■ **Bereitgestellter Text**
------

Gemeinsam feilten sie an den Details. "Ich dachte immer, Naturschutz heißt: Wenn der Mensch kommt, verdrängt er", sagt Mathias Hensel. Der Fun-Forest hingegen bringt Mensch und Natur zusammen. Weil vor dem Bau vier Studenten loszogen, um Spechte zu zählen und genau zu schauen, in welchen Bäumen sie brüten ­ und Hensel woanders baute. Weil für den Kletterpark kein einziger Nagel in die Bäume geschlagen wurde. Weil kein Zaun die Wanderungen der Wildtiere bremst und eine 20 Zentimeter dicke Mulchschicht auf dem Waldboden Verdichtung und Wassertümpel verhindert. Weil Hensel keine Musik aufdreht, das Unterholz liegen lässt und Bauarbeiten nur außerhalb der Brutzeit durchführt. Weil er, einem Tipp Landrat Brechtels folgend, viele 150 Jahre alte Eichen im Bienwald gekauft hat, die nun nicht mehr gefällt werden dürfen und stattdessen auch weiterhin Nistplätze bieten. Für den gesamten Bau seines Kletterparks hat Hensel nur sechs Bäume gefällt ­ und sie zu Sitzbänken verarbeitet. "Wir sind Gäste im Wald", sagt der Unternehmer. Die Vögel brüten heute in den Kletterbäumen. Nachts schläft der Dachs unter der Terrasse.

------

Einträge zur Konturbeschriftung
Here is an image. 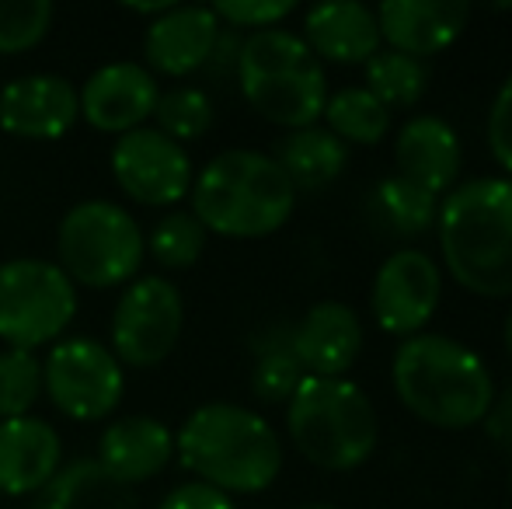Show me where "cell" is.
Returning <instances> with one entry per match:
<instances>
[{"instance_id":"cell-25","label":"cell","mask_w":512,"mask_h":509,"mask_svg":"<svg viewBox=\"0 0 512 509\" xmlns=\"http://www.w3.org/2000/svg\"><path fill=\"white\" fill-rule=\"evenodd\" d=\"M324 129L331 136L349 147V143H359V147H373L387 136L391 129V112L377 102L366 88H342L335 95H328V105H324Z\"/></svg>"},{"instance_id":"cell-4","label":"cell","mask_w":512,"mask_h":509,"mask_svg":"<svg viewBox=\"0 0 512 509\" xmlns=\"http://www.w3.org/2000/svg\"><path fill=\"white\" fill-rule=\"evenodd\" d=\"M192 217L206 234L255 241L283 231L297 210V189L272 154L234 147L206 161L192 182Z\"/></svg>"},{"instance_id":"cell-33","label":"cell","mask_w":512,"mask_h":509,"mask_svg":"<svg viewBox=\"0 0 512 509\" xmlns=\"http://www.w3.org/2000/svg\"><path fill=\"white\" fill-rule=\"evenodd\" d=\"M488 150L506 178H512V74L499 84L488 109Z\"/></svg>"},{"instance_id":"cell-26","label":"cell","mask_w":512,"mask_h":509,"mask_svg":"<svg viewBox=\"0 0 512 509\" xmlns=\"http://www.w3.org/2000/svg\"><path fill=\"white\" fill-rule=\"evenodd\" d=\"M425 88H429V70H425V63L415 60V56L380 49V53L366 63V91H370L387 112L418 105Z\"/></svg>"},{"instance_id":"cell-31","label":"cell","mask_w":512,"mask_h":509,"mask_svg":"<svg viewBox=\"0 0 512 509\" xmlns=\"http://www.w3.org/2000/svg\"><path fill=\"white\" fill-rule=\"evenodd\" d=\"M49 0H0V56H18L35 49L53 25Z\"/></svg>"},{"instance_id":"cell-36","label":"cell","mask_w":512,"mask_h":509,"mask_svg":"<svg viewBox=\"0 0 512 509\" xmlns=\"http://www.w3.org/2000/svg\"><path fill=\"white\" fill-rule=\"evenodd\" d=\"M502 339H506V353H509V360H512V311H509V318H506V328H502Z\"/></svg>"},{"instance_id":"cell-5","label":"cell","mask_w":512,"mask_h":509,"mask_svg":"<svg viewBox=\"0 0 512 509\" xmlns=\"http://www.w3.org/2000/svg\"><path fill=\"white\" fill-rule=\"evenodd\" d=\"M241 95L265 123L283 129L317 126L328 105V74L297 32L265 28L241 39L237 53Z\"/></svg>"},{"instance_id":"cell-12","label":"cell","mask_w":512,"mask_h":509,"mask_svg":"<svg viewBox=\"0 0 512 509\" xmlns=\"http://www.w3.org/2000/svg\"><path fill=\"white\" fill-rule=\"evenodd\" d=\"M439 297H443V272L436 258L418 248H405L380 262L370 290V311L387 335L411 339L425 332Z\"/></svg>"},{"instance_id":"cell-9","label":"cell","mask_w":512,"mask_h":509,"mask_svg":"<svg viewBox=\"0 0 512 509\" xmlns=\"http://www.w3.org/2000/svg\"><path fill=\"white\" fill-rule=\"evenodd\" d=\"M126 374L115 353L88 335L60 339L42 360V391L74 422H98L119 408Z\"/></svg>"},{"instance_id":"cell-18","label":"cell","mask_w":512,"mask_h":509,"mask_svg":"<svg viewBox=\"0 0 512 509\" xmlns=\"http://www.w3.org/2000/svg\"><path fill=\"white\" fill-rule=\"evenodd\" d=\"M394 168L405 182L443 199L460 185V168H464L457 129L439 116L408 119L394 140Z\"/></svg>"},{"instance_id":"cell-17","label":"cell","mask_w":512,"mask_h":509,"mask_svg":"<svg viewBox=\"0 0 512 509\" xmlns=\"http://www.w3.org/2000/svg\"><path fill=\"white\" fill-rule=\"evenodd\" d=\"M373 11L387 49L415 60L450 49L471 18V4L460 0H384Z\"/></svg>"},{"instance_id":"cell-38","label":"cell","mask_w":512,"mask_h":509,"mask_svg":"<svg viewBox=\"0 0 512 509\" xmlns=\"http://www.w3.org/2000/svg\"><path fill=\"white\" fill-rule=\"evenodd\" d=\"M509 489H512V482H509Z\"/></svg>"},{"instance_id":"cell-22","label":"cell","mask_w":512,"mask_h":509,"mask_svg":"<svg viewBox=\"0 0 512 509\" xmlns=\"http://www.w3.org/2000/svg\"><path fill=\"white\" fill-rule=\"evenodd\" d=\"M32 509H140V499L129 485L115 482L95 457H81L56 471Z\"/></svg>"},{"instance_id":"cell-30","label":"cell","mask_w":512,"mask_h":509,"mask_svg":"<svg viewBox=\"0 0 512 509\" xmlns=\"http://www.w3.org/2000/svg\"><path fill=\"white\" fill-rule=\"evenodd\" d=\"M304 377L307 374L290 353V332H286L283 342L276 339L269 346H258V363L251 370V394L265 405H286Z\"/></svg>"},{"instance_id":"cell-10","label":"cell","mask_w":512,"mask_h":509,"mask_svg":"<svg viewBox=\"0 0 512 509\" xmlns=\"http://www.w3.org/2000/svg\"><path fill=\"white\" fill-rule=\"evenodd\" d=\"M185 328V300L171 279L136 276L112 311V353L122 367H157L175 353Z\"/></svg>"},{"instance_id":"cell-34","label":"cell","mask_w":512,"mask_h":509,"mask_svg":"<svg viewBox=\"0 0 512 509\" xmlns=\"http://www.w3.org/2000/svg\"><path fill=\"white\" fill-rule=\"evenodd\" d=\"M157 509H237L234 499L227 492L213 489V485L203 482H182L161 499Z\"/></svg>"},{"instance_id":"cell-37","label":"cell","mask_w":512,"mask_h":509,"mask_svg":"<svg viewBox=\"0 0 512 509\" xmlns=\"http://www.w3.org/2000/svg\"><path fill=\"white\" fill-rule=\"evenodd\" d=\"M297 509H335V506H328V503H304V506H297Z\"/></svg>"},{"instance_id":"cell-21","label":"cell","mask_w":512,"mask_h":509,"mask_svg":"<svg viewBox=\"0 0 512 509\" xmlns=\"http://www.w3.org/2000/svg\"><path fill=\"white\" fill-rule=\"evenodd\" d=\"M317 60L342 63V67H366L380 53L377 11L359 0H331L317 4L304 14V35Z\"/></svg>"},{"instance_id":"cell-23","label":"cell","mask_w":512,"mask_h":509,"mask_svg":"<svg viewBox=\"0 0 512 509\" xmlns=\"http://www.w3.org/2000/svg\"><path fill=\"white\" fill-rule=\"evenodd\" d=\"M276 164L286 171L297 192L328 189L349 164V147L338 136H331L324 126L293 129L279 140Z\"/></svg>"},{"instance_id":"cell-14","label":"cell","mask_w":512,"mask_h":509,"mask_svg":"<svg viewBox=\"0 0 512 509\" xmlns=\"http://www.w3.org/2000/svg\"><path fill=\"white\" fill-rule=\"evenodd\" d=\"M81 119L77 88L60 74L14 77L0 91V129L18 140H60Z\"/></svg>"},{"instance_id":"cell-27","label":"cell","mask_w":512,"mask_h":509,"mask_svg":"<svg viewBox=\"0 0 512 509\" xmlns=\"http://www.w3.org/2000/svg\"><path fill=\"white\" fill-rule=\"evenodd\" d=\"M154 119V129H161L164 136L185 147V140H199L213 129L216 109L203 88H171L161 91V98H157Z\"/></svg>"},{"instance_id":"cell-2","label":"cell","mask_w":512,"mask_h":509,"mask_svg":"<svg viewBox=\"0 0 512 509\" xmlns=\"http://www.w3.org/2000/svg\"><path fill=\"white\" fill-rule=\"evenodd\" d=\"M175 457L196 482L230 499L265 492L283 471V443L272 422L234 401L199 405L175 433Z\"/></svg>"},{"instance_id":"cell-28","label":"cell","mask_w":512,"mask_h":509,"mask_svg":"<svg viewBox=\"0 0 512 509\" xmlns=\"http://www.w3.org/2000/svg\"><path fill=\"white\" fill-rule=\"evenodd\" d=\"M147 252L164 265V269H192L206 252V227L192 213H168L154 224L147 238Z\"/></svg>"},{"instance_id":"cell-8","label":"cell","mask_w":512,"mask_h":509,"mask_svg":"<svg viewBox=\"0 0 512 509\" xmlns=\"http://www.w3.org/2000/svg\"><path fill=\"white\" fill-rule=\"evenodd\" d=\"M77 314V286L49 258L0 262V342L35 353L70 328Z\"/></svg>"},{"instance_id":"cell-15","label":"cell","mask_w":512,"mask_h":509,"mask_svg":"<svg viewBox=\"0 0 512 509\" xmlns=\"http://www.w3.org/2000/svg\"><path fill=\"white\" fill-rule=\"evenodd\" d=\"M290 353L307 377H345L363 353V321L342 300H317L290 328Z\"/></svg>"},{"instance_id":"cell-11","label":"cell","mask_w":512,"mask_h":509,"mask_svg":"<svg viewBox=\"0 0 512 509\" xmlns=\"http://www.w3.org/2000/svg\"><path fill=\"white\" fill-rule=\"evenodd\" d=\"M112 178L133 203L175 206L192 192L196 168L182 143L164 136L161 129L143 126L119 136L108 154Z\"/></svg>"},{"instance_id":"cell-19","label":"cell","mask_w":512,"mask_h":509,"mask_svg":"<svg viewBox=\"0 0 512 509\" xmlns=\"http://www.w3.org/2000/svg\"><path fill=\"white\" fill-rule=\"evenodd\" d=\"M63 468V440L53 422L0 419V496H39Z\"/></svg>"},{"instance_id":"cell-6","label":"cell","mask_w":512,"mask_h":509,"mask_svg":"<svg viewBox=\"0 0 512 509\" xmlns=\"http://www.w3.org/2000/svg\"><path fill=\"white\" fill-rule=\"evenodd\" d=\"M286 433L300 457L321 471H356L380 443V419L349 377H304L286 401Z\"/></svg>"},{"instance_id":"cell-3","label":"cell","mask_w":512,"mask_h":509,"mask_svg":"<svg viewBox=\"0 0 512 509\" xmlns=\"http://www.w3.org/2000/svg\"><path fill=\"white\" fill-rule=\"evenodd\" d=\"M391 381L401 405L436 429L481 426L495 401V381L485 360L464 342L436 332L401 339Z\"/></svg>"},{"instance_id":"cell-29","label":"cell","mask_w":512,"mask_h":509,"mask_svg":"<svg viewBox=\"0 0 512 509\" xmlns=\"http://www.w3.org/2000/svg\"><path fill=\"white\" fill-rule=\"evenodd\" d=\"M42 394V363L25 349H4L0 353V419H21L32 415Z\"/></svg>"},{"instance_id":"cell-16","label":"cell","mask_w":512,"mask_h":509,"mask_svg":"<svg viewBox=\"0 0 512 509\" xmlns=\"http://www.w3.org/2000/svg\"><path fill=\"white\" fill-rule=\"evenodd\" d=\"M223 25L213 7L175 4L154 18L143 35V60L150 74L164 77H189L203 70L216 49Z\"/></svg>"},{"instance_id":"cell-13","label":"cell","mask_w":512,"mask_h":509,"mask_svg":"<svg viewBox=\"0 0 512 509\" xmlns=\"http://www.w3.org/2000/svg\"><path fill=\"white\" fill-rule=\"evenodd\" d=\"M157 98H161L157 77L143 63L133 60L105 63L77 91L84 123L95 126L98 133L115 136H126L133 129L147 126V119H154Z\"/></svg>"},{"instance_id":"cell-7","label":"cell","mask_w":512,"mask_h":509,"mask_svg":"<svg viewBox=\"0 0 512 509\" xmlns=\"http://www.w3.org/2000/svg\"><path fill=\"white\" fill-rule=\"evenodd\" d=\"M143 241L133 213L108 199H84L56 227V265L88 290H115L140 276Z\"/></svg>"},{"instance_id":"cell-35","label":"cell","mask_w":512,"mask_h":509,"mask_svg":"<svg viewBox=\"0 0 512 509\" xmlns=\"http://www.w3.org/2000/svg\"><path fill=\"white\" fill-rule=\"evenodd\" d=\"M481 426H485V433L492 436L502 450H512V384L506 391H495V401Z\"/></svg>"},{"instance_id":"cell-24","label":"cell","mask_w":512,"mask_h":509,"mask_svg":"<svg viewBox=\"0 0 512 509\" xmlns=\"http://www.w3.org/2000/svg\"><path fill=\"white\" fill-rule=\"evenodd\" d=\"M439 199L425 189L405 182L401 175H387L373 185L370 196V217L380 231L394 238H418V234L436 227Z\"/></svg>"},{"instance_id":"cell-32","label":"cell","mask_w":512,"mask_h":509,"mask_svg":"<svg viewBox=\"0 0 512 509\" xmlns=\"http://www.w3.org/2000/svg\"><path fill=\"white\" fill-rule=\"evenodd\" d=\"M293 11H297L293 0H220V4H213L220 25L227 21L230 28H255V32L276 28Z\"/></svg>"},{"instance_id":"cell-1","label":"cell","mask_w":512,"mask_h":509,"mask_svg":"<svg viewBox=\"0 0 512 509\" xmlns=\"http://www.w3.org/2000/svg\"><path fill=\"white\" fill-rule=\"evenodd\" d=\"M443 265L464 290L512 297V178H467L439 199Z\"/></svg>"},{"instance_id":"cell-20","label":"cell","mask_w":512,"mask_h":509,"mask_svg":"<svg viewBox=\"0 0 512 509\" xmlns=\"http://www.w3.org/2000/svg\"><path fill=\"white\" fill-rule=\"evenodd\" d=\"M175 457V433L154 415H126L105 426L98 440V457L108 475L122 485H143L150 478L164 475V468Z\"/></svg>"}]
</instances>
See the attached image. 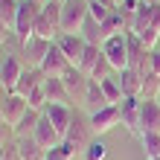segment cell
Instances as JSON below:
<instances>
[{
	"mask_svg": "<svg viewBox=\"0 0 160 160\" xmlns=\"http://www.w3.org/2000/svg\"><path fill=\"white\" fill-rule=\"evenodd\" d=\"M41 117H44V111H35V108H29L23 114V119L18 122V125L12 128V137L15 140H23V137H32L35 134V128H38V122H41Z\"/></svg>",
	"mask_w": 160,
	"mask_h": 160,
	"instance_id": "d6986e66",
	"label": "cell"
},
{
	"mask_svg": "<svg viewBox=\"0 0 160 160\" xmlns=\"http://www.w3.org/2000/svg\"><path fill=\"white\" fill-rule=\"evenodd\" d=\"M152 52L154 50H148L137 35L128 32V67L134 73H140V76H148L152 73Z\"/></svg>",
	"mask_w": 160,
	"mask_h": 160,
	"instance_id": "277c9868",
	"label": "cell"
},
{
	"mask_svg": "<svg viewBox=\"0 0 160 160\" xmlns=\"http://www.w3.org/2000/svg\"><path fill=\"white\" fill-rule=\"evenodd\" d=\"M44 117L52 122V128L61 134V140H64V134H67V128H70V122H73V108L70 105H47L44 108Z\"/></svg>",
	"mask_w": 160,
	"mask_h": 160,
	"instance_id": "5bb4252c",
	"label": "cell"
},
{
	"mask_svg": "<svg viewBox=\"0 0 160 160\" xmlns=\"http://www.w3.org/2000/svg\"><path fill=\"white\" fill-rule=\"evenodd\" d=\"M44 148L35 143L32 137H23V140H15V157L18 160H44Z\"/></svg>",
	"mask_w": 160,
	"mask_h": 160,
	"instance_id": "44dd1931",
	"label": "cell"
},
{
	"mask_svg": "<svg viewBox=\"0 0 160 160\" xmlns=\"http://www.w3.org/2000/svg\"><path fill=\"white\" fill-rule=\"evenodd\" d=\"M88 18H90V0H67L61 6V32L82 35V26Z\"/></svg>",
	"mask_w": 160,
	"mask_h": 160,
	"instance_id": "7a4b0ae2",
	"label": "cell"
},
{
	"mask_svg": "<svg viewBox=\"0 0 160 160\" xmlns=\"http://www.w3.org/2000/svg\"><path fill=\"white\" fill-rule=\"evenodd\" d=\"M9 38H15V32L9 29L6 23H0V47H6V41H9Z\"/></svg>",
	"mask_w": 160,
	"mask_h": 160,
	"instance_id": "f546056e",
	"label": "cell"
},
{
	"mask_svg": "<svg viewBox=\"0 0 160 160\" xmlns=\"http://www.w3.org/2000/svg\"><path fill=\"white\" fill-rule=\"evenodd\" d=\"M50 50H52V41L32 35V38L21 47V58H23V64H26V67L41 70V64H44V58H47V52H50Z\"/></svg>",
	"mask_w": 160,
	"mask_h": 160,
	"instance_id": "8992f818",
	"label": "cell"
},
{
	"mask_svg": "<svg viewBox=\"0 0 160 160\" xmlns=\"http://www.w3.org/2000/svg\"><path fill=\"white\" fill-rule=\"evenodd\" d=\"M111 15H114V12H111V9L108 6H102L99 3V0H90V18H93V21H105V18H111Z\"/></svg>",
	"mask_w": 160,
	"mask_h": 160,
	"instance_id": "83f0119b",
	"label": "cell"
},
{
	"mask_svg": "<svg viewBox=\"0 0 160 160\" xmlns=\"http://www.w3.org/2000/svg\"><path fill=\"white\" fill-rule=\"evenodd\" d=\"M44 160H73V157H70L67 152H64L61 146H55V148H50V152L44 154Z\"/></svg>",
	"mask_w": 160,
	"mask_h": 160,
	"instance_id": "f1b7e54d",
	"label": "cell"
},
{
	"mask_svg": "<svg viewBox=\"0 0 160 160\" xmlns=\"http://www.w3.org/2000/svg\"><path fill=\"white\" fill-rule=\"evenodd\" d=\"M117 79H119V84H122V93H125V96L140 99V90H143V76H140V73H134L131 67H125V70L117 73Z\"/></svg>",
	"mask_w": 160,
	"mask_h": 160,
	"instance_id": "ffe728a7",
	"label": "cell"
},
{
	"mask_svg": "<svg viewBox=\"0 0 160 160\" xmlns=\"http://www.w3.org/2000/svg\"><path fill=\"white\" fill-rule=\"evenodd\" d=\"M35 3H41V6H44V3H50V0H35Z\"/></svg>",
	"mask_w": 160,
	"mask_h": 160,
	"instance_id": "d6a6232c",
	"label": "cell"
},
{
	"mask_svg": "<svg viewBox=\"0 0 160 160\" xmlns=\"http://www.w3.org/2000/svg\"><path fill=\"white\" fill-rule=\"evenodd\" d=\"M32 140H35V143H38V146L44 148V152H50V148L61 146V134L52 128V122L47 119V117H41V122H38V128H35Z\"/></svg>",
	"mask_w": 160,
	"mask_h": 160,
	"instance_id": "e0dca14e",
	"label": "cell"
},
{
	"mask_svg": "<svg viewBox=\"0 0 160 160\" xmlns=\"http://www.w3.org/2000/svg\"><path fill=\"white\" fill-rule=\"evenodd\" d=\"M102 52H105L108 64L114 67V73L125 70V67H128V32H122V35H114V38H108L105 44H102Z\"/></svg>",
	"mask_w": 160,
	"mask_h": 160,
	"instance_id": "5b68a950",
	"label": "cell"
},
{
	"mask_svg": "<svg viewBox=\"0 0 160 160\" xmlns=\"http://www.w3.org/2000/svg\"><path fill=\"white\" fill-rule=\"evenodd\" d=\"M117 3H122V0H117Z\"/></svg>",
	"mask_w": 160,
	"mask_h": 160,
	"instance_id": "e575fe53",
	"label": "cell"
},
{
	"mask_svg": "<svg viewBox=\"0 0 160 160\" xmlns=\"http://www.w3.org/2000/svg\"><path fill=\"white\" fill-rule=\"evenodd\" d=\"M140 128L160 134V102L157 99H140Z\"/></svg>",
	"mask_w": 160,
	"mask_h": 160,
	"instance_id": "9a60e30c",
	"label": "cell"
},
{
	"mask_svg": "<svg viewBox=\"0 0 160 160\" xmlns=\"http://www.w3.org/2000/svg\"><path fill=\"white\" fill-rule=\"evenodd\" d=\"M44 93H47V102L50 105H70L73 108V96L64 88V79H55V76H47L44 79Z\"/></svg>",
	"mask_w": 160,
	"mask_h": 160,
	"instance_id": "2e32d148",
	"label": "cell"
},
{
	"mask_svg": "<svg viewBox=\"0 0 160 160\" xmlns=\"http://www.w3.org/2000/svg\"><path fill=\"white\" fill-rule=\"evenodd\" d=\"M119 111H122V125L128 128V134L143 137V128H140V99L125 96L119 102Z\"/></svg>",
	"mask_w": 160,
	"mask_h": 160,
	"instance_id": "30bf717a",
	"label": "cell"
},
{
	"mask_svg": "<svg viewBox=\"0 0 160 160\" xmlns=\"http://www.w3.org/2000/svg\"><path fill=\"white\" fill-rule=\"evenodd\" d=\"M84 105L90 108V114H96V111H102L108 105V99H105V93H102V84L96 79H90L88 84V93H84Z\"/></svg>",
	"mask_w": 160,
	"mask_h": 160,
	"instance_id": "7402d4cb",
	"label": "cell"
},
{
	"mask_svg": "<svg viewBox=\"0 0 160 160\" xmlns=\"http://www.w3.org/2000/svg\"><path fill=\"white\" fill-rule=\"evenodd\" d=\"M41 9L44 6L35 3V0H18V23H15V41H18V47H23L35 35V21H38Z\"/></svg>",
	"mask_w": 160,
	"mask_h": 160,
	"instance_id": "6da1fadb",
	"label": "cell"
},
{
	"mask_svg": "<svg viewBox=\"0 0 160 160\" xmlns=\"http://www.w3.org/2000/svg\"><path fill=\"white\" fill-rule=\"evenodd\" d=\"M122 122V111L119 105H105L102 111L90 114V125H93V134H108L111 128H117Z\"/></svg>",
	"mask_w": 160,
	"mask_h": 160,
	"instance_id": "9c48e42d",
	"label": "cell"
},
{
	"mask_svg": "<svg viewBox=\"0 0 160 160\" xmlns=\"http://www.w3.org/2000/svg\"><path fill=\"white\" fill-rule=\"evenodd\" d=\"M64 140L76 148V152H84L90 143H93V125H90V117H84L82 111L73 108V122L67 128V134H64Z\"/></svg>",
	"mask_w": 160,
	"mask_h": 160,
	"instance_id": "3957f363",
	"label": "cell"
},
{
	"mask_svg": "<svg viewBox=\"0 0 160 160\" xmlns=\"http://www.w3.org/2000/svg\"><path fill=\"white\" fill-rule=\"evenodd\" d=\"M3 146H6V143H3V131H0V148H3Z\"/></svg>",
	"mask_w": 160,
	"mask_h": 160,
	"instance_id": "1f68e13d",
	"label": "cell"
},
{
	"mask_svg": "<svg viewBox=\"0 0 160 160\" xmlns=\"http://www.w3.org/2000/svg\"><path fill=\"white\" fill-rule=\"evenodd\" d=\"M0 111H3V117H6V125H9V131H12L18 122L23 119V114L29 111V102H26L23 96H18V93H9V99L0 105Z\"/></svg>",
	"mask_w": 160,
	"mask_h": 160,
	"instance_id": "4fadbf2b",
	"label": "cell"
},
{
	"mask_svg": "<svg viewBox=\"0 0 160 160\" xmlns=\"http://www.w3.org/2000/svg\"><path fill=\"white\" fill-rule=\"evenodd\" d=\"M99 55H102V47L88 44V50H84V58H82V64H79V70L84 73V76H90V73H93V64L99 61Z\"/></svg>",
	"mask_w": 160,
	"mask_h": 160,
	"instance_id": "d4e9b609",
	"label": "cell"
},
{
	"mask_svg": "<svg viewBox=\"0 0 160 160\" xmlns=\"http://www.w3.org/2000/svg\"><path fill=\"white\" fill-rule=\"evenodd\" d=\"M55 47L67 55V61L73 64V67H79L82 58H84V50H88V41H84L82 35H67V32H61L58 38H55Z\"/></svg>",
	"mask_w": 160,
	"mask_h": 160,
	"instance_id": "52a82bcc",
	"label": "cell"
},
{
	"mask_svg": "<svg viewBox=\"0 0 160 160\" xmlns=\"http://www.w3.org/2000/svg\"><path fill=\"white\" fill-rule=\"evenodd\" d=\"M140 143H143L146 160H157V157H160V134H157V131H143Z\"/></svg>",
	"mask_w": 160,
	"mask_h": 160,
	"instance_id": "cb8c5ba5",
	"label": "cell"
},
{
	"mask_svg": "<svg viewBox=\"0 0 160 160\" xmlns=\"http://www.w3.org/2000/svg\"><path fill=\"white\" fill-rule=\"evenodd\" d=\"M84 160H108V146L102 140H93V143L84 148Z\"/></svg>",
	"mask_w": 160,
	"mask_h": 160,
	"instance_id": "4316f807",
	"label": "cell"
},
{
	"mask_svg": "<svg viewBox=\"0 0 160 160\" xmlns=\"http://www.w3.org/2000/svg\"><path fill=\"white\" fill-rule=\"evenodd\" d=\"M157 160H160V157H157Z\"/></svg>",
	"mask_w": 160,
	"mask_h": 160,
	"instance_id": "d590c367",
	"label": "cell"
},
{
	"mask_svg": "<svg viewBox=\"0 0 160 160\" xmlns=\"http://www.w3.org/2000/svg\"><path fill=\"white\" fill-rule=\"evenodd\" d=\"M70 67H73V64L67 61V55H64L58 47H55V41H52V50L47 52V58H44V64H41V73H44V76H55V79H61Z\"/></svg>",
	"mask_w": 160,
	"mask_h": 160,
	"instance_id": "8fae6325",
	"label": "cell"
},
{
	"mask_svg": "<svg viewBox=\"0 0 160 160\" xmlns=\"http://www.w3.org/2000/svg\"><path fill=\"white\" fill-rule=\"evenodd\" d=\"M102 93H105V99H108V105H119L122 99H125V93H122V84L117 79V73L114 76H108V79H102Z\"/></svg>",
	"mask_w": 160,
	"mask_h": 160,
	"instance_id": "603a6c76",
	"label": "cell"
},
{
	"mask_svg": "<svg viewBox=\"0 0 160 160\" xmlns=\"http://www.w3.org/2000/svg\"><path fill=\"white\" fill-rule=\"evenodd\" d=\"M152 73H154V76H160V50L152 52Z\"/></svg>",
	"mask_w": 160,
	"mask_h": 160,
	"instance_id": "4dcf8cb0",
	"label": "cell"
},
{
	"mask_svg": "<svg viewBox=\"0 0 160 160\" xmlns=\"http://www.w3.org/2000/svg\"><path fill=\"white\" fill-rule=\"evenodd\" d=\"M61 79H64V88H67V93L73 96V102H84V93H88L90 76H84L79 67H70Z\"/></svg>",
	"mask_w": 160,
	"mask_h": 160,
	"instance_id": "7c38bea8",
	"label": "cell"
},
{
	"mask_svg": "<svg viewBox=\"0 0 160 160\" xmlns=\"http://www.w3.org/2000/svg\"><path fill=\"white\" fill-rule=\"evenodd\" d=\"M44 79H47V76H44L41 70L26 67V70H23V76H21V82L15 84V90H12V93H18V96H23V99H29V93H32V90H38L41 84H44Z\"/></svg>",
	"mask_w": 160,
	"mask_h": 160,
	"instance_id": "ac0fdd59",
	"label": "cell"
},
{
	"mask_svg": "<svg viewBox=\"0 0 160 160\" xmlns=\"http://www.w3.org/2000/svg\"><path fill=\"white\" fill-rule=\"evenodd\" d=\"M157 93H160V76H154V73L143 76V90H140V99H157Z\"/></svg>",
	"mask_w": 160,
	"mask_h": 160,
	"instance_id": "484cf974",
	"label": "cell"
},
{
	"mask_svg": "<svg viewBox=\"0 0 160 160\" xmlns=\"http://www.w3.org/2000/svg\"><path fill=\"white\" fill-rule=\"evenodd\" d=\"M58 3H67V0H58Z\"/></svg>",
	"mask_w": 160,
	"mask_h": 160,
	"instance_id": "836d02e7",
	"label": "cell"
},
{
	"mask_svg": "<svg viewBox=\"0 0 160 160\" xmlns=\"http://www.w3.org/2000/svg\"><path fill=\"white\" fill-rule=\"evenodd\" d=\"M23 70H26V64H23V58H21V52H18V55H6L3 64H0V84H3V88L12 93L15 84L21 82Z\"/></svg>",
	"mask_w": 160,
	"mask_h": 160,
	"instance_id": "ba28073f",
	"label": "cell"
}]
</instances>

------

■ **Ziel der Aufgabe**
Beantworten Sie anhand des Textes über den Kletterpark Fun-Forest diese Fragen:
(a) Wie viele Studenten zogen vor dem Bau los, um Spechte zu zählen?
(b) Wie dick ist die Mulchschicht auf dem Waldboden?
(c) Wozu wurden die gefällten Bäume verarbeitet?
Die Daten werden für die Bearbeitung nicht benötigt.

■ **Schriftliche Antwort**
(a) Vier Studenten zogen los.
(b) Die Mulchschicht ist 20 Zentimeter dick.
(c) Die sechs gefällten Bäume wurden zu Sitzbänken verarbeitet.